* **What you will do**
Copy out exactly the lines from the one containing "How much space" to the end of the records below, both included, and nothing else.

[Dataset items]
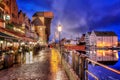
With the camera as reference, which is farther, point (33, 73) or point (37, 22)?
point (37, 22)

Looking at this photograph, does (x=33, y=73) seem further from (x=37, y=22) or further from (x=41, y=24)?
(x=37, y=22)

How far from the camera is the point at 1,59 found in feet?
49.4

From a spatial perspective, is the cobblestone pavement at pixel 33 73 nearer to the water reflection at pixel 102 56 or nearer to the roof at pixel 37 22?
the water reflection at pixel 102 56

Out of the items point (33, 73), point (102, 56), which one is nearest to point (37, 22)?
point (102, 56)

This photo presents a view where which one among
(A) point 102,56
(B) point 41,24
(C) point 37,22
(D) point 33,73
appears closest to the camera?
(D) point 33,73

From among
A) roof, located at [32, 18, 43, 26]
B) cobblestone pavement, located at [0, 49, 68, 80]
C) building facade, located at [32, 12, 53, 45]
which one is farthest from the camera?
roof, located at [32, 18, 43, 26]

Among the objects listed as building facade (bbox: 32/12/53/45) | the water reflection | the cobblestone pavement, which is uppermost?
building facade (bbox: 32/12/53/45)

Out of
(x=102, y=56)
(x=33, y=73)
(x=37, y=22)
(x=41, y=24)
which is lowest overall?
(x=102, y=56)

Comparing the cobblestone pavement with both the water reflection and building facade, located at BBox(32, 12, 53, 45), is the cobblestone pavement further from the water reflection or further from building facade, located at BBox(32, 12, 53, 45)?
building facade, located at BBox(32, 12, 53, 45)

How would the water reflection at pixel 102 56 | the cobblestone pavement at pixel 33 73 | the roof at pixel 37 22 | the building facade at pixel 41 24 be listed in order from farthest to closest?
the roof at pixel 37 22, the building facade at pixel 41 24, the water reflection at pixel 102 56, the cobblestone pavement at pixel 33 73

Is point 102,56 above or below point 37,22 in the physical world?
below

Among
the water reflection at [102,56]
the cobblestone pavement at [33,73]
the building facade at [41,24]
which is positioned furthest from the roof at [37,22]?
the cobblestone pavement at [33,73]

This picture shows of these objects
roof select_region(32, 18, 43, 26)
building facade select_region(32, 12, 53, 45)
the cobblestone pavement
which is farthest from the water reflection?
the cobblestone pavement

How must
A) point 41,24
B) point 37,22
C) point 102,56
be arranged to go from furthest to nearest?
point 37,22, point 41,24, point 102,56
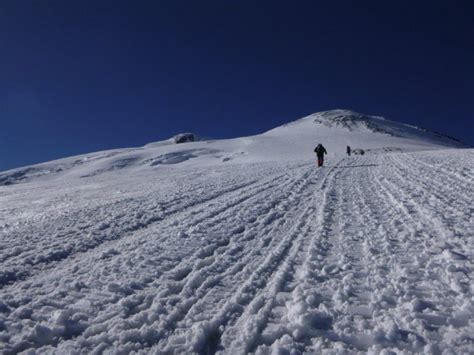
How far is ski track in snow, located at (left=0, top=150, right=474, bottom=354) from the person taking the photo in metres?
3.45

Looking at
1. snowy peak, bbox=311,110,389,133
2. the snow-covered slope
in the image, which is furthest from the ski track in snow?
snowy peak, bbox=311,110,389,133

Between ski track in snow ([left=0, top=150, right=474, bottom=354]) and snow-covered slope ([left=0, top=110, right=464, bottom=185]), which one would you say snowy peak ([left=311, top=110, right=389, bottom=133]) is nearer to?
snow-covered slope ([left=0, top=110, right=464, bottom=185])

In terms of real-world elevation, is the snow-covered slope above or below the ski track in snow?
above

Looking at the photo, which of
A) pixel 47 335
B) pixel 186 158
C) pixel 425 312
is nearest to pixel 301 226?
pixel 425 312

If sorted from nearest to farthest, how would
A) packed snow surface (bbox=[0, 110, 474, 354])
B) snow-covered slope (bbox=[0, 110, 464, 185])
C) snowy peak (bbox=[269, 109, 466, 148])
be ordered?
packed snow surface (bbox=[0, 110, 474, 354]) < snow-covered slope (bbox=[0, 110, 464, 185]) < snowy peak (bbox=[269, 109, 466, 148])

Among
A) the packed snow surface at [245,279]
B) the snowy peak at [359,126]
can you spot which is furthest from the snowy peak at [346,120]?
the packed snow surface at [245,279]

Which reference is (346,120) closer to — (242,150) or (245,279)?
(242,150)

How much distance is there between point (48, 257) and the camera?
19.6 ft

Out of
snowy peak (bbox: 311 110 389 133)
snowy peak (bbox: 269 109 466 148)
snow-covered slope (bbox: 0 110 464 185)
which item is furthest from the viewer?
snowy peak (bbox: 311 110 389 133)

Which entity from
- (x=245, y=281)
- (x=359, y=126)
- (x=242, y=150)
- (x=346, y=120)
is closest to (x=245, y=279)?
(x=245, y=281)

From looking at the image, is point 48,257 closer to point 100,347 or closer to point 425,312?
point 100,347

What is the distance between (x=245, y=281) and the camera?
4.72 m

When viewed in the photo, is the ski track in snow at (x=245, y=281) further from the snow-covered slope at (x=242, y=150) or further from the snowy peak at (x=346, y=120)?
the snowy peak at (x=346, y=120)

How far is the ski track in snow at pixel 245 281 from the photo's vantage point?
3.45 m
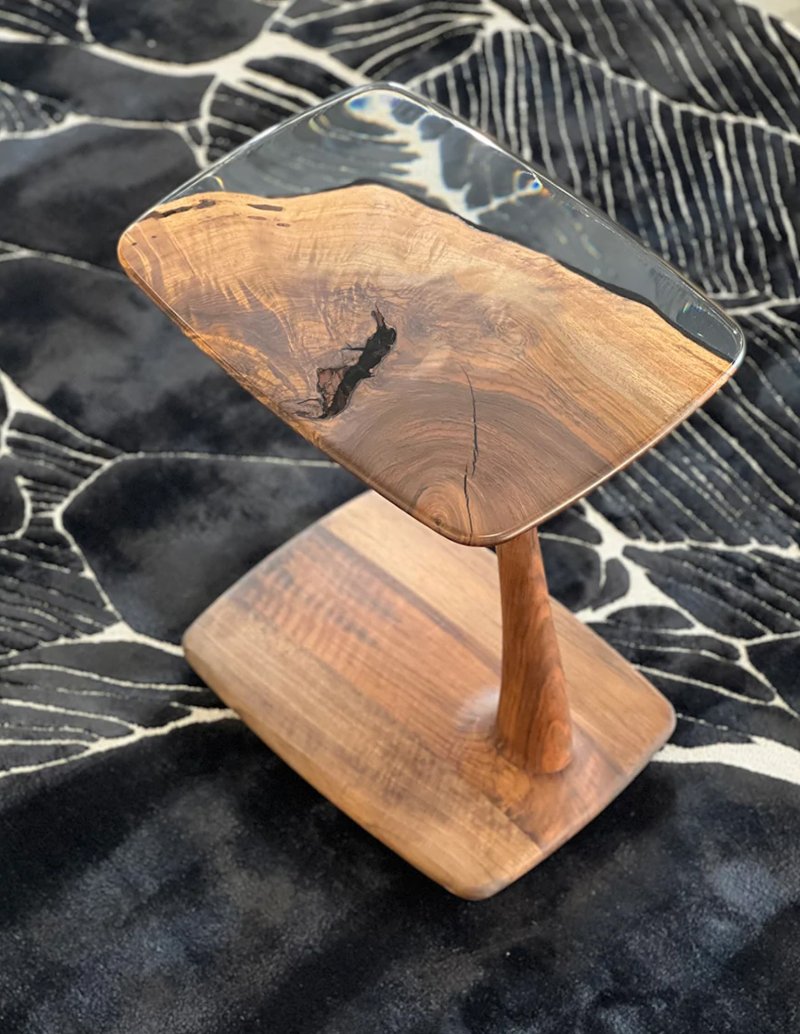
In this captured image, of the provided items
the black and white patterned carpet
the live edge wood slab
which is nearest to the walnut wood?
the live edge wood slab

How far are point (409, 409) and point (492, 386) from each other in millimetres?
62

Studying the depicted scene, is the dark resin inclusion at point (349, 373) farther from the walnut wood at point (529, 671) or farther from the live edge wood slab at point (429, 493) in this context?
the walnut wood at point (529, 671)

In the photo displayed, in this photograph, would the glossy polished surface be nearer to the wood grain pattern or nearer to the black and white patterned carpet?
the wood grain pattern

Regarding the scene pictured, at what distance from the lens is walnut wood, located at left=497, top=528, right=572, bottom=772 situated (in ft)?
3.63

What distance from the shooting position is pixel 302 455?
1.62m

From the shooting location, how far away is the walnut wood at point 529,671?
1.11 metres

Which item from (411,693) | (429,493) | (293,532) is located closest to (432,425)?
(429,493)

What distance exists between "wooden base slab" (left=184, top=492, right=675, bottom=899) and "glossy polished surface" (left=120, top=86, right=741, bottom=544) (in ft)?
1.55

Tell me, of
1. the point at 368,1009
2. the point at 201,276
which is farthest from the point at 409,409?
the point at 368,1009

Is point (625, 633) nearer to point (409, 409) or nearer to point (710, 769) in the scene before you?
point (710, 769)

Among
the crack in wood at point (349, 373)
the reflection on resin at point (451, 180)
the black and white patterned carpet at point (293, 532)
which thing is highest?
the reflection on resin at point (451, 180)

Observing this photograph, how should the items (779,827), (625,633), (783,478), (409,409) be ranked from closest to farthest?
(409,409)
(779,827)
(625,633)
(783,478)

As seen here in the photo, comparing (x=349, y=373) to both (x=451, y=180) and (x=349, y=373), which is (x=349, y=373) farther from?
(x=451, y=180)

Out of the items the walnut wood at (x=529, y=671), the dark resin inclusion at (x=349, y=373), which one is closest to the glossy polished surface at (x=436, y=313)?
the dark resin inclusion at (x=349, y=373)
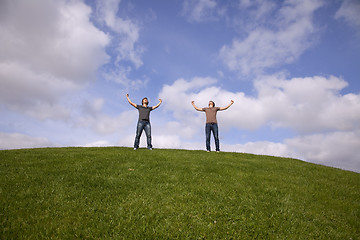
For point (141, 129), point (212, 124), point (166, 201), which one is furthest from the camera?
point (212, 124)

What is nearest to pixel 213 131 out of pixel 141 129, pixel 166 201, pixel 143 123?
pixel 143 123

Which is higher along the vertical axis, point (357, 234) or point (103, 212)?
point (103, 212)

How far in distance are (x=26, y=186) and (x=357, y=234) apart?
12.1 metres

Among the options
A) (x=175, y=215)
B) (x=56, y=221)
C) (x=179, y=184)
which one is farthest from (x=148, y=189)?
(x=56, y=221)

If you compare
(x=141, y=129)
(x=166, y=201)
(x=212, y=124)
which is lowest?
(x=166, y=201)

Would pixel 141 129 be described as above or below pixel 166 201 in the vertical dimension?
above

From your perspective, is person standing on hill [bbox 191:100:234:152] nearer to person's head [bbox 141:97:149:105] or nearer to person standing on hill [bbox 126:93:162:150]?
person standing on hill [bbox 126:93:162:150]

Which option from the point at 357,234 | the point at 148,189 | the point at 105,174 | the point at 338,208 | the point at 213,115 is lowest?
the point at 357,234

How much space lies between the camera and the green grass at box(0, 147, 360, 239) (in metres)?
6.68

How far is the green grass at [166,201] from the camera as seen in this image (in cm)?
668

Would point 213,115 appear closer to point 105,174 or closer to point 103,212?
point 105,174

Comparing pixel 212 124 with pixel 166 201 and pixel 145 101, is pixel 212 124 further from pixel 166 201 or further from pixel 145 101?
pixel 166 201

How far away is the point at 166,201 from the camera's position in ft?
27.1

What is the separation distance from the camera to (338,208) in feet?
30.1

* **Output for this task**
How much space lies between the camera and the green grass at box(0, 147, 360, 239) (in metres)?
6.68

How far is the green grass at [166,201] from the camera as seen in this image (in cm)?
668

Would point 213,115 appear closer to point 105,174 or closer to point 103,212?
point 105,174

Comparing pixel 212 124 with pixel 166 201 and pixel 145 101, is pixel 212 124 further from pixel 166 201 or further from pixel 145 101?
pixel 166 201

How far away is the point at 166,201 from the camera's position in ft?
27.1

What is the separation distance from the camera to (338,208) in feet?
30.1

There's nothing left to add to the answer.